Her old computer was too old even for Linux, at least with standard
GUIs etc, so I bought a second-hand Dell, about 3 years old, for $150,
which came with Windows XP which I wiped.  She already had a LCD
monitor, a 1400x900 model from Envision, so I just reused that.  I set
it up to automatically boot into her account, but gave myself an
account open to ssh so I could access it remotely in case I need to.
I denied all other accounts ssh access, including hers, which has a
trivial password.   Set her up with all the codecs, Adobe flash,
Google Earth etc, and installed a rather large photo library that had
been collected by her children and grandchildren.   I gave her about 3
hours of lessons on how to use the new computer, how to open .doc
attachments in Openoffice, how to use Youtube, etc etc.

Then I waited for problem reports.  The first one came in this week.
There is a guy at her retirement complex who fancies himself a
computer expert.  She was telling him about her new computer, and
invited him to take a look at it.  He played with it for a while, and
screwed up the desktop (moved icons to trash, etc).  So later when she
tried to use it, she couldn't find things.  She called me on the phone
and I guided her through restoring her desktop to its former
condition.  She said her computer expert friend had never heard of
Firefox.  He must be an "expert" at Windows with IE only.  I wonder if
he realized he wasn't looking at Windows.

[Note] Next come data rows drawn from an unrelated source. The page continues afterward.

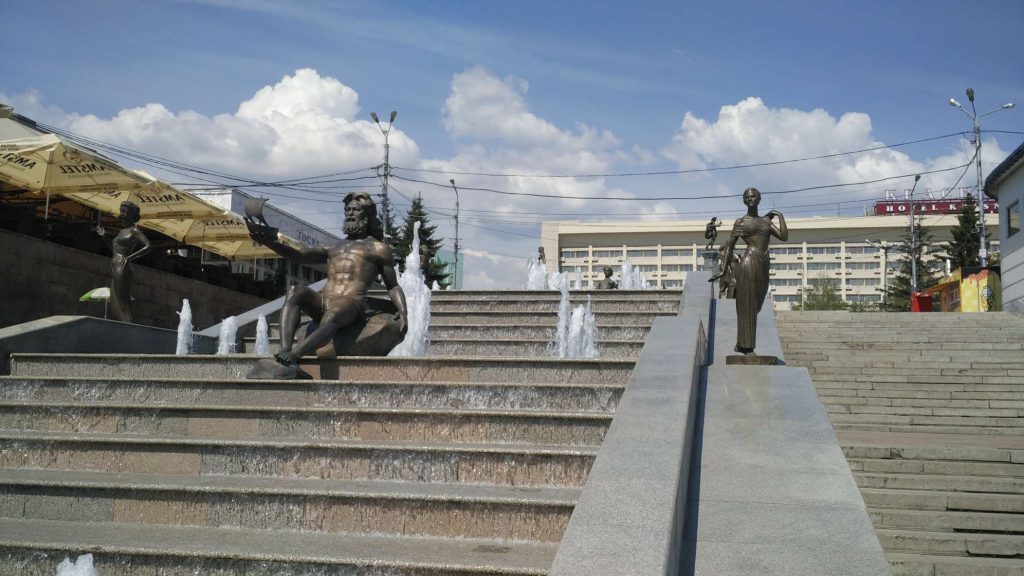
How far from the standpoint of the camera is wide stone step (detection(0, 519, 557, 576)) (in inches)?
167

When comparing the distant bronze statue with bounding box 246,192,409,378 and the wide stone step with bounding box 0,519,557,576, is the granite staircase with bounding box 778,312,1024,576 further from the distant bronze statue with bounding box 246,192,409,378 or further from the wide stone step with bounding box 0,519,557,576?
the distant bronze statue with bounding box 246,192,409,378

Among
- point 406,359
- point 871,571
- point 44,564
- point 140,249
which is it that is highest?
point 140,249

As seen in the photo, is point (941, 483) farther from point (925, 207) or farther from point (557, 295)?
point (925, 207)

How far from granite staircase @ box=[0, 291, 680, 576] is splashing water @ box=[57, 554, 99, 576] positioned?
0.20 ft

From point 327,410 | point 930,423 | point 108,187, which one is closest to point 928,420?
point 930,423

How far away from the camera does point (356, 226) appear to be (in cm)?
868

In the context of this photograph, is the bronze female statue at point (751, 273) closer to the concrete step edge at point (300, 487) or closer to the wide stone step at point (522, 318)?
the concrete step edge at point (300, 487)

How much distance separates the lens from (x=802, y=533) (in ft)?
13.4

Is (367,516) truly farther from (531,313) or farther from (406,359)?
(531,313)

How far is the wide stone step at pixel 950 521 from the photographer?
17.8ft

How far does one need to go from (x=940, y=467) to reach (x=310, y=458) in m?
4.69

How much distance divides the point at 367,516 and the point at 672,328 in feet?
10.6

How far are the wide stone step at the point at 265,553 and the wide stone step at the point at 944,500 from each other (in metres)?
2.66

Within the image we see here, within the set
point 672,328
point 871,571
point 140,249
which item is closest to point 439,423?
point 672,328
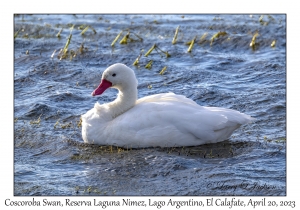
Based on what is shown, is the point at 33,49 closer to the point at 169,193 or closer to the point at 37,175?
the point at 37,175

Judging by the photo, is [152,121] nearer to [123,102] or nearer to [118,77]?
[123,102]

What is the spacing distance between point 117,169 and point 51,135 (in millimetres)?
1994

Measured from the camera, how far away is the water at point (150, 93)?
8.11m

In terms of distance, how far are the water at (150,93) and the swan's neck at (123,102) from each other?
0.75m

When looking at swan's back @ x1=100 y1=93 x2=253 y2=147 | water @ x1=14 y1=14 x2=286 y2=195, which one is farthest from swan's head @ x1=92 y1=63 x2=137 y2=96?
water @ x1=14 y1=14 x2=286 y2=195

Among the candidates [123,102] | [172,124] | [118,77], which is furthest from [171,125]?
[118,77]

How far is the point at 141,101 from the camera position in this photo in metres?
9.92

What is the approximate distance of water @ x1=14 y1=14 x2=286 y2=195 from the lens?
26.6 ft

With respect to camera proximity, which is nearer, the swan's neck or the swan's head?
the swan's head

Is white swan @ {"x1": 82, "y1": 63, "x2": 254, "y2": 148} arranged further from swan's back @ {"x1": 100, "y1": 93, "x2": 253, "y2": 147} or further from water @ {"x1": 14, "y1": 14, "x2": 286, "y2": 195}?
water @ {"x1": 14, "y1": 14, "x2": 286, "y2": 195}

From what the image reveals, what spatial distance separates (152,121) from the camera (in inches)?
360

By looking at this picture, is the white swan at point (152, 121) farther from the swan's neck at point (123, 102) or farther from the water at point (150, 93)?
the water at point (150, 93)

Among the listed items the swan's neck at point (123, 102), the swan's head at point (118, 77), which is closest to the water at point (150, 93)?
the swan's neck at point (123, 102)

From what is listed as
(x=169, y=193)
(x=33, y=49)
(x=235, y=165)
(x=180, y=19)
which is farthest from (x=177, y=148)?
(x=180, y=19)
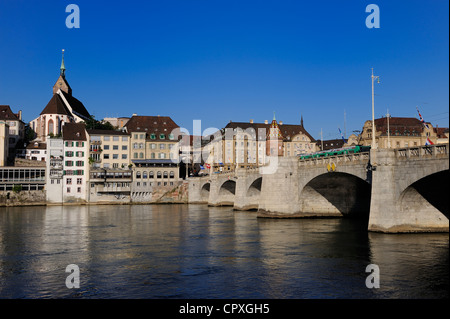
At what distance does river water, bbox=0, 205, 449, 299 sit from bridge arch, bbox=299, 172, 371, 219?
883cm

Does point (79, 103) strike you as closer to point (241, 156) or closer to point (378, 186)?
point (241, 156)

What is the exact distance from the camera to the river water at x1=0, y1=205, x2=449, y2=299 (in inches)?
953

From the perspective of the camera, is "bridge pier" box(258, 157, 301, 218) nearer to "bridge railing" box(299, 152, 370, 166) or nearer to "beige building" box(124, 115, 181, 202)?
"bridge railing" box(299, 152, 370, 166)

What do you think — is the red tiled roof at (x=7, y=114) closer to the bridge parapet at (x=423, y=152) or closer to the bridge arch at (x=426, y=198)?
the bridge parapet at (x=423, y=152)

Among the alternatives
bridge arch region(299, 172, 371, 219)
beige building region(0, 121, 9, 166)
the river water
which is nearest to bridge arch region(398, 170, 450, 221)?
the river water

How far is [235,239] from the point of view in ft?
147

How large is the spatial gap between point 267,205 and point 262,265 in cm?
3141

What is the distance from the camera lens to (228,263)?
106ft

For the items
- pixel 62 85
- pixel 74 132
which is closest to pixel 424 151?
pixel 74 132

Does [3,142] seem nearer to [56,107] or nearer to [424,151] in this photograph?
[56,107]

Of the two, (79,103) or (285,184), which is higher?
(79,103)

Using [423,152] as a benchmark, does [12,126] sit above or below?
above

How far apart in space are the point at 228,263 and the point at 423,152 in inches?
714
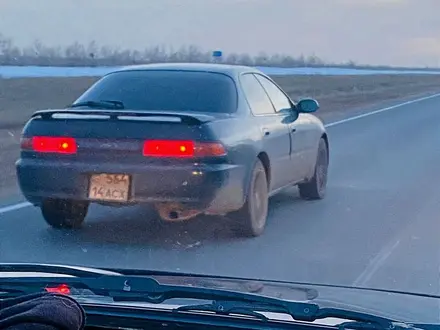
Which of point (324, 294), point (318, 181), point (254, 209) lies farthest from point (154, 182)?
point (324, 294)

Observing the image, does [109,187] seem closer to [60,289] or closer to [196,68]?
[196,68]

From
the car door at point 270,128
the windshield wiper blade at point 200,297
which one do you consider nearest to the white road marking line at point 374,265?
the car door at point 270,128

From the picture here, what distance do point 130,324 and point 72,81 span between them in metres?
34.6

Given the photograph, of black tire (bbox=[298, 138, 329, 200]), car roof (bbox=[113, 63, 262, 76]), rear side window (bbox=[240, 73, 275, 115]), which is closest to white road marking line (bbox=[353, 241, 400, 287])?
rear side window (bbox=[240, 73, 275, 115])

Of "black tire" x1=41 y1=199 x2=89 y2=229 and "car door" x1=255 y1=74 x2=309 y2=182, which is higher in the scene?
"car door" x1=255 y1=74 x2=309 y2=182

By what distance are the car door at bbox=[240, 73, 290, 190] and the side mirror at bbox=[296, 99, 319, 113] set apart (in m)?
0.43

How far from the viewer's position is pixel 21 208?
981 centimetres

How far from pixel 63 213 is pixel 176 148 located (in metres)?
1.45

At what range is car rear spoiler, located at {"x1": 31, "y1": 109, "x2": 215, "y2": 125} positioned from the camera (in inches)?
301

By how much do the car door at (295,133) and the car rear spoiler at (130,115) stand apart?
64.4 inches

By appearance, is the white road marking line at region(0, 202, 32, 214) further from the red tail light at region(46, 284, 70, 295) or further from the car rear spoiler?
the red tail light at region(46, 284, 70, 295)

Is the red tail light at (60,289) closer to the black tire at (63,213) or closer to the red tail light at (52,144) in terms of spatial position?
the red tail light at (52,144)

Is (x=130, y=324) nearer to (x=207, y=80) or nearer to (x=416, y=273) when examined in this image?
(x=416, y=273)

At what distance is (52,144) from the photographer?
7.89m
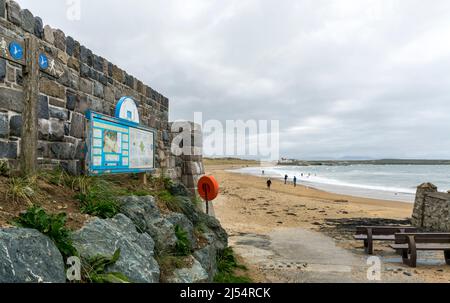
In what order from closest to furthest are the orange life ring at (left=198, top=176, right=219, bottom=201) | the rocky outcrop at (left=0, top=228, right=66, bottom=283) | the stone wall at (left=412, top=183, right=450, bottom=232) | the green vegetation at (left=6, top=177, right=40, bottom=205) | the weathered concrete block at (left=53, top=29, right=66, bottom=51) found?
1. the rocky outcrop at (left=0, top=228, right=66, bottom=283)
2. the green vegetation at (left=6, top=177, right=40, bottom=205)
3. the weathered concrete block at (left=53, top=29, right=66, bottom=51)
4. the orange life ring at (left=198, top=176, right=219, bottom=201)
5. the stone wall at (left=412, top=183, right=450, bottom=232)

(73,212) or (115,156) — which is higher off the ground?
(115,156)

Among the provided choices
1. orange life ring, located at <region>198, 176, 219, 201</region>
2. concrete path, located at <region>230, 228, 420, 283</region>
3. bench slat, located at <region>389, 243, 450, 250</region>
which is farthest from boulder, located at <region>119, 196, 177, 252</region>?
bench slat, located at <region>389, 243, 450, 250</region>

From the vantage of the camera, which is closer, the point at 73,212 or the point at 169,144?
the point at 73,212

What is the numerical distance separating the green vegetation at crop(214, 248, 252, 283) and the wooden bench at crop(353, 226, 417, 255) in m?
3.65

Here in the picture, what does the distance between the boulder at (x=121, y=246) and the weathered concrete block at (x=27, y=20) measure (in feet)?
9.15

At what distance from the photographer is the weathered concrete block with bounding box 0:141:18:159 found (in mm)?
4004

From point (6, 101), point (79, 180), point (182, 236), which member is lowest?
point (182, 236)

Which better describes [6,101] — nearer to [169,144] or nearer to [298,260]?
[169,144]

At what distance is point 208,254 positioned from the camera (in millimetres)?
5582

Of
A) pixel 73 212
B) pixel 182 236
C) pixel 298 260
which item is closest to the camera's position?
pixel 73 212

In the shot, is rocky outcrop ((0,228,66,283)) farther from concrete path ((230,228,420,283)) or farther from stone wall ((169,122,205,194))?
stone wall ((169,122,205,194))

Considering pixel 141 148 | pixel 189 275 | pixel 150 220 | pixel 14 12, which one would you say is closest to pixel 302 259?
pixel 189 275
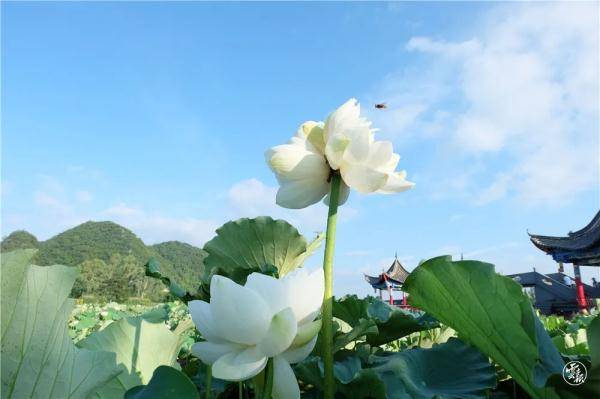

The installation was not trouble-free.  Ubuntu 8.04 doesn't recognize
the Envision LCD monitor, and I had to go through some Googling and
Ubuntu forum searching to finally get it to work.  I probably spent
about an hour on this problem.   I didn't dig deeply into it, instead
I just tried some suggestions I found until one worked.

The printer, however, a new HP laserjet, installed effortlessly and
flawlessly.  Her old printer was one of those incredibly slow jobs
that cost 10x more for cartridges over the lifetime of the printer
than you pay for the printer itself.  I took it and the old PC to the
recycling center.

Apart from the service call mentioned above, there has been no trouble
since I left.  There has been none of the freezing or instability that
DFS likes to write about.  In fact, I have never had any such problems
on any of the Linux systems I've operated.  I am not saying that my
experience with Linux has been trouble-free, and in particular my
grandmother friend or Joe Sixpack would not have been able to solve
the problem with the Envision monitor by themselves.  Of course, she
wouldn't have been able to install Windows, either.  But in ordinary
operations I've never had instability problems, or difficulties with
multiple tasks or multiple users running at the same time, or having
the system crash when I move the mouse, etc etc.   In fact, in the
hundreds (thousands?) of posts DFS has made with Linux horror stories,
I've never experienced anything like any of them (not the ones I've
read, anyway).

She loves her "new" computer.

My main complaint is the cost of broadband where she lives.  I wrote a
complaint to the FCC, for all the good it will do.